**EXTRAIT**
###

Branle-bas de combat chez Zoom. Le fournisseur en solutions de webconférence a publié la semaine dernière  un correctif destiné à corriger une faille de sécurité dans la version Mac de son application de chat vidéo sur ordinateur de bureau permettant à des pirates de prendre le contrôle de la webcam d’un utilisateur. Le fournisseur a expliqué que rien n’indique qu'un exploit a touché des utilisateurs. Mais les préoccupations concernant la faille et son fonctionnement ont soulevé des questions quant à savoir si d'autres applications similaires pourraient être également vulnérables. On sait aujourd'hui que c'est le cas, cette vulnérabilité affectant également les solutions RingCentral et Zhumu, motorisées par Zoom, d'après le chercheur en sécurité Karan Lyons. La vulnérabilité a été découverte par le chercheur en sécurité, Jonathan Leitschuh, qui a publié des informations à ce sujet dans un article publié sur son blog. La faille a potentiellement affecté 750 000 entreprises et environ 4 millions de personnes utilisant Zoom, a déclaré le chercheur. La faille concerne une fonctionnalité de l'application Zoom qui permet aux utilisateurs de rejoindre rapidement un appel vidéo en un clic, grâce à un lien URL unique qui lance immédiatement l'utilisateur dans une réunion vidéo. Cette fonctionnalité est conçue pour lancer l'application rapidement et de manière transparente pour une meilleure expérience utilisateur. Bien que Zoom propose aux utilisateurs la possibilité de laisser leur appareil photo éteint avant de prendre un appel - et que les utilisateurs puissent ensuite éteindre l'appareil photo dans les paramètres de l'application - la valeur par défaut est de laisser la caméra allumée.

###

**BLOC DE DONNÉES**
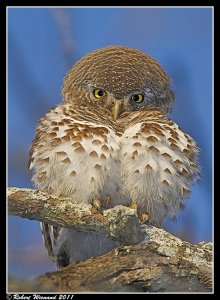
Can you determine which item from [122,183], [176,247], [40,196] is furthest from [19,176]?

###

**CONSIGNE**
Rédigez la suite du texte sur la faille de sécurité de Zoom, en reprenant juste après sa dernière phrase.

**RÉPONSE**
Jonathan Leitschuh a fait valoir que la fonctionnalité pourrait être utilisée à des fins malveillantes. En dirigeant un utilisateur vers un site contenant un lien de jointure rapide incorporé et caché dans le code du site, l’application Zoom pourrait ainsi être lancée par un attaquant, ce qui aurait pour effet d’activer la caméra et/ou le microphone sans la permission de l’utilisateur. Cela est possible car Zoom installe également un serveur Web lors du téléchargement de l’application de bureau. Une fois installé, ce dernier reste sur l'appareil, même après la suppression de l'application Zoom. Après la publication du message du chercheur en sécurité, Zoom a d'abord tenté de minimiser les préoccupations concernant ce serveur Web avant d'annoncer la publication d'un correctif en urgence pour le supprimer des périphériques Mac. « Au début, nous ne pensions pas que ce serveur Web représentait un risque important pour nos clients et, en fait, nous estimions que cela était essentiel à notre processus de jointure transparente », a déclaré Richard Farley, le RSSI de Zoom, dans un article de blog. « Mais en entendant le tollé de certains de nos utilisateurs et de la communauté de la sécurité au cours des dernières 24 heures, nous avons décidé de mettre à jour notre service. » Apple a également publié mercredi dernier une mise à jour "silencieuse" qui assure la suppression du serveur Web sur tous les appareils Mac, selon Techcrunch. Cette mise à jour aurait ainsi permis de protéger les utilisateurs qui ont supprimé le zoom.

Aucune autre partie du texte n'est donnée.